On Monday, China reversed its 25-year ban on the use of tiger bones and rhino horns in research and medicine. Even though the ban only extends to animals in captivity, environmentalists are worried that the move may fuel illegal poaching because it’s difficult to determine whether animal parts are sourced from captive or wild animals.

“Not only could this lead to the risk of legal trade providing cover to illegal trade, this policy will also stimulate demand that had otherwise declined since the ban was put in place,” Margaret Kinnaird, Global Wildlife Practice Leader at the World Wildlife Fund said through a press release.

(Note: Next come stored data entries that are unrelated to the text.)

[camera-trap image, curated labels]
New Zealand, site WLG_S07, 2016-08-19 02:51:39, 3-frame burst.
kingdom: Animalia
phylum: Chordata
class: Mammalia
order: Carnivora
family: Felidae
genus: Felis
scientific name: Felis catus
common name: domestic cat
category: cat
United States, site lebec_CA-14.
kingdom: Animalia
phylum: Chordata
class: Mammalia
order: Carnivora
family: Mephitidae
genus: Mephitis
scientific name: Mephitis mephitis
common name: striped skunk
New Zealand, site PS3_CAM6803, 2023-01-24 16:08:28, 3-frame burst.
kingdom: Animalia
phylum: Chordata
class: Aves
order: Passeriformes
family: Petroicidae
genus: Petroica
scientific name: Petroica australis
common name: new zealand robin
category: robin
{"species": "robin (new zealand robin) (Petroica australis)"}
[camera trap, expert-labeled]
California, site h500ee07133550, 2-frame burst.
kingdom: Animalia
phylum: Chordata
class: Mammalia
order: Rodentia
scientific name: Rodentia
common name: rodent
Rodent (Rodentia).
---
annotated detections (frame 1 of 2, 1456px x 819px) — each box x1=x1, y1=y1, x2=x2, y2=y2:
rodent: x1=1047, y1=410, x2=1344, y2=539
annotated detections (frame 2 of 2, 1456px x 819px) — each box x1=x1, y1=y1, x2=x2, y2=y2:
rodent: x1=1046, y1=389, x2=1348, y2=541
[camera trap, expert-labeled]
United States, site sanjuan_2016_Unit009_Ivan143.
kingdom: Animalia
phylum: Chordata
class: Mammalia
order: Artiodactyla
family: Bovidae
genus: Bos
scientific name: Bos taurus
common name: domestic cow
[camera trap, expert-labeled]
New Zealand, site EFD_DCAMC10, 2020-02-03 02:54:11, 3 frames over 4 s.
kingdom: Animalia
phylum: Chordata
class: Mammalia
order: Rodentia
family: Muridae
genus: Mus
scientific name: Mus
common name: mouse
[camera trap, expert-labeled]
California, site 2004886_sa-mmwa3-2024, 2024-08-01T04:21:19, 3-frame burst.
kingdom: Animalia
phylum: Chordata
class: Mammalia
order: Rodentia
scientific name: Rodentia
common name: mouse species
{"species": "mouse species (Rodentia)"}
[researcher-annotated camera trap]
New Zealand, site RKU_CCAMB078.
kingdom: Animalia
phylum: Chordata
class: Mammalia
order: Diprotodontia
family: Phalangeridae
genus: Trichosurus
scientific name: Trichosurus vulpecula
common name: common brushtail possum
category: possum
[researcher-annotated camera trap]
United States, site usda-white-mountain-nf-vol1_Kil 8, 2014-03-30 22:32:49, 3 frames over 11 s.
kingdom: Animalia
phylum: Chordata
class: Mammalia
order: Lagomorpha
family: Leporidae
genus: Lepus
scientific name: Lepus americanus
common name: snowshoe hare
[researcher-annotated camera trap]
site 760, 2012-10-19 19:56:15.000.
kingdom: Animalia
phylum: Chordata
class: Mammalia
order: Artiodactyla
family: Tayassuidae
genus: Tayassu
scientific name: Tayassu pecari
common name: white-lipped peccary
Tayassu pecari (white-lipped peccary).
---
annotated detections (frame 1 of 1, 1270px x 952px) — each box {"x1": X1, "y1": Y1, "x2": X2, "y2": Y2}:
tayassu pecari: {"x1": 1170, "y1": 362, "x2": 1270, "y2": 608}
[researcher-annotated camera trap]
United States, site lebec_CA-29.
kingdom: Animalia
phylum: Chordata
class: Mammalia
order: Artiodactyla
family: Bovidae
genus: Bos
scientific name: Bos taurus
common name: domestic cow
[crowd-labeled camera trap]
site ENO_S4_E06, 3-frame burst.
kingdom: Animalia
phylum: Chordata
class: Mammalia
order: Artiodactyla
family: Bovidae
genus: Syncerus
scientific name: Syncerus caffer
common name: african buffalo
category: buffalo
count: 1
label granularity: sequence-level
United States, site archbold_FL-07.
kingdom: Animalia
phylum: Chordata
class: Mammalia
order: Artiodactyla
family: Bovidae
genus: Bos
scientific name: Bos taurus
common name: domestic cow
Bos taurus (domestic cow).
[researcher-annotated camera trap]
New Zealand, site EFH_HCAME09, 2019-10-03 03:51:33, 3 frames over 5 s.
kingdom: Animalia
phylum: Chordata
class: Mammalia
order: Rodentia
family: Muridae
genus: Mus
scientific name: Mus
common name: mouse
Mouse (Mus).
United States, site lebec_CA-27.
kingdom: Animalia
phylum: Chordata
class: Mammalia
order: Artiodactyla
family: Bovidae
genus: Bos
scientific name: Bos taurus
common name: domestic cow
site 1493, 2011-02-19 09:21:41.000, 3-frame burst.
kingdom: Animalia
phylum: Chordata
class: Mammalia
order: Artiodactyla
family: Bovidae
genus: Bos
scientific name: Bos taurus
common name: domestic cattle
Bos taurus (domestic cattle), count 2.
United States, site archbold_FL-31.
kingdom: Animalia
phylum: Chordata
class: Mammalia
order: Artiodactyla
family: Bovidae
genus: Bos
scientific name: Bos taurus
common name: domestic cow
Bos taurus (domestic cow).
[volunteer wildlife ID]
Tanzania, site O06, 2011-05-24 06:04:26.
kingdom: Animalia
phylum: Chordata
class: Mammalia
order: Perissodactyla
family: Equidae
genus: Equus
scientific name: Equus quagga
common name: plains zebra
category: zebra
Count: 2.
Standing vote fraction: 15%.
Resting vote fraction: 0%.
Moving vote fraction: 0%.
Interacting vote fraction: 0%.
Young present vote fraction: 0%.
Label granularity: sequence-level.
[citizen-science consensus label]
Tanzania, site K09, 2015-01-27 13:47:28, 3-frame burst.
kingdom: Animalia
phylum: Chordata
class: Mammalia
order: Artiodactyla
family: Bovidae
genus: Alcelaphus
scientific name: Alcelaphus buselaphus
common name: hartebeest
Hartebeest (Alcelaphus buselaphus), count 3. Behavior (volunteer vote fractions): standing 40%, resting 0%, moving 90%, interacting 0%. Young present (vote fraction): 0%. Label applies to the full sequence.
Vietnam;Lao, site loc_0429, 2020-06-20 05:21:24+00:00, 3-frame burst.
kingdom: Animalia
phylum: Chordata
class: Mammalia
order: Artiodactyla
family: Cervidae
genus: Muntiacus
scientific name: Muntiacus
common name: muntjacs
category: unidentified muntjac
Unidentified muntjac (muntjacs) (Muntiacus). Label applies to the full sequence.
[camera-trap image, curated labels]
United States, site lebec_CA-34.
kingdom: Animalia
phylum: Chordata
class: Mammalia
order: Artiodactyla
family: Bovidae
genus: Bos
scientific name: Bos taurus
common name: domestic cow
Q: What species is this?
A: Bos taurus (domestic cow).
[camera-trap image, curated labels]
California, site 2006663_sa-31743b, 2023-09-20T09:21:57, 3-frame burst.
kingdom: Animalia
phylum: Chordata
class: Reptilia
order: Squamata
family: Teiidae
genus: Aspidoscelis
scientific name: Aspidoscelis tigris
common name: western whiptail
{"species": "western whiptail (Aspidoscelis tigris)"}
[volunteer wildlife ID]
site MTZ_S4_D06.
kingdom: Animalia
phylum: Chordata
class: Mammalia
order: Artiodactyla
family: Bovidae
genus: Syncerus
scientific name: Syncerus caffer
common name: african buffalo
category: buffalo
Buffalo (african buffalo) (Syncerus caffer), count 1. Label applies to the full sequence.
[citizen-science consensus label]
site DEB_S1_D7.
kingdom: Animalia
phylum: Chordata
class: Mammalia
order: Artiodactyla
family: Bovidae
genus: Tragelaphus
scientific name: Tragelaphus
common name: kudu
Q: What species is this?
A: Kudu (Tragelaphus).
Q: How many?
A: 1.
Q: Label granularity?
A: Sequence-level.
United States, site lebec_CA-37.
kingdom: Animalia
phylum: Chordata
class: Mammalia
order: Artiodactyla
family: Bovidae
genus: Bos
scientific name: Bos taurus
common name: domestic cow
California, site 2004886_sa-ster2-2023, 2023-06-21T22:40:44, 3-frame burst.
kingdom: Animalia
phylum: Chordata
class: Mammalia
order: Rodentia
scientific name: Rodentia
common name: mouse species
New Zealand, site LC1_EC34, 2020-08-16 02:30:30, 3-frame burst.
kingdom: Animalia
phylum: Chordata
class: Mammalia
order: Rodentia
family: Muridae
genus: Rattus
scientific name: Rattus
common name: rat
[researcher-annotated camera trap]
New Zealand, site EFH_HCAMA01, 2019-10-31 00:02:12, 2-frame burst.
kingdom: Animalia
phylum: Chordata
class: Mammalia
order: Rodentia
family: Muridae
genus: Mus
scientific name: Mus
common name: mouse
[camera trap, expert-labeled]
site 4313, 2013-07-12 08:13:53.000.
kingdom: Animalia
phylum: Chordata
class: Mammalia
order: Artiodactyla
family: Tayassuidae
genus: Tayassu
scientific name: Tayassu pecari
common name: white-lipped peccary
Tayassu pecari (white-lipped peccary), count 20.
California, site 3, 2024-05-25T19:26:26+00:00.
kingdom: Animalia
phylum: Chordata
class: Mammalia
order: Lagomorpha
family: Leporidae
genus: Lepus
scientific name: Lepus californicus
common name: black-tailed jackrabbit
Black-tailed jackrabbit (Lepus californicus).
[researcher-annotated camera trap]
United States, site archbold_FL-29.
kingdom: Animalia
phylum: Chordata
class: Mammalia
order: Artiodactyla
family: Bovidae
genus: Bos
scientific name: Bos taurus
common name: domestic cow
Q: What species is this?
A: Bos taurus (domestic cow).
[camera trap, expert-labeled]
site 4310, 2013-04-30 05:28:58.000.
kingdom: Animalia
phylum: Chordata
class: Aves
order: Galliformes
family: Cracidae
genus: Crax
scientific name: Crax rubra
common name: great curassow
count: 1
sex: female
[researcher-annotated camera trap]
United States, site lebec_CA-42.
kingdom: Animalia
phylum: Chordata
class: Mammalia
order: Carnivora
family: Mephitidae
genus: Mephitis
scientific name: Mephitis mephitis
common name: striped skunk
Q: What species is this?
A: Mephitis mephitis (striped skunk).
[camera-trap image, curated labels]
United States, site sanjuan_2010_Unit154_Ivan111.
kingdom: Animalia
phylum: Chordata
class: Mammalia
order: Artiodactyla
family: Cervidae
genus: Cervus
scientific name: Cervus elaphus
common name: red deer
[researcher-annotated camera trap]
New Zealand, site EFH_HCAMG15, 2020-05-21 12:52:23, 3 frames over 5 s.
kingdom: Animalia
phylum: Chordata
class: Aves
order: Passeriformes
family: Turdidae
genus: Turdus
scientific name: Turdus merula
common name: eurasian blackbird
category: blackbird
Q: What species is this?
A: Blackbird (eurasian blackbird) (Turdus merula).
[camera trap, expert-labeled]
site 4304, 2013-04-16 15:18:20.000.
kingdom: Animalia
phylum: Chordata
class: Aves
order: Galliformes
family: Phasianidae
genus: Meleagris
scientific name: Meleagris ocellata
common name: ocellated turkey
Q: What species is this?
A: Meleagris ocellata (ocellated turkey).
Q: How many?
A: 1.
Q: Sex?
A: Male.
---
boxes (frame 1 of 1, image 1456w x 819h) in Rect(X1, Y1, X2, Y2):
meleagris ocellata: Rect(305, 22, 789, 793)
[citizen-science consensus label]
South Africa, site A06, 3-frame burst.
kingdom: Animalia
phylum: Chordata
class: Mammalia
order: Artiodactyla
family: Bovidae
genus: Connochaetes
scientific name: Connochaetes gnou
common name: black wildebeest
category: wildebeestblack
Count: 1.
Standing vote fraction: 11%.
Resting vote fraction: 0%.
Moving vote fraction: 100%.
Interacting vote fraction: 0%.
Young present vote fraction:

The Teamcore lab has since field tested PAWS in other countries and is refining the software in hopes of releasing it worldwide next summer. PAWS will be integrated into a free management tool called SMART. Short for Spatial Monitoring and Reporting Tool, it was developed by nine leading conservation organizations. SMART helps rangers in over 600 protected areas around the world better monitor and evaluate their sites.

Once widely available, Tambe hopes that PAWS can help complement wildlife rangers’ knowledge and intuition in their anti-poaching efforts.

“There is a lot of research in AI that benefits other sectors of society but often there is not much attention paid to the use of AI for societal benefits for low-resource communities. In that sense it’s important for us as AI researchers to fill this gap,” Tambe said.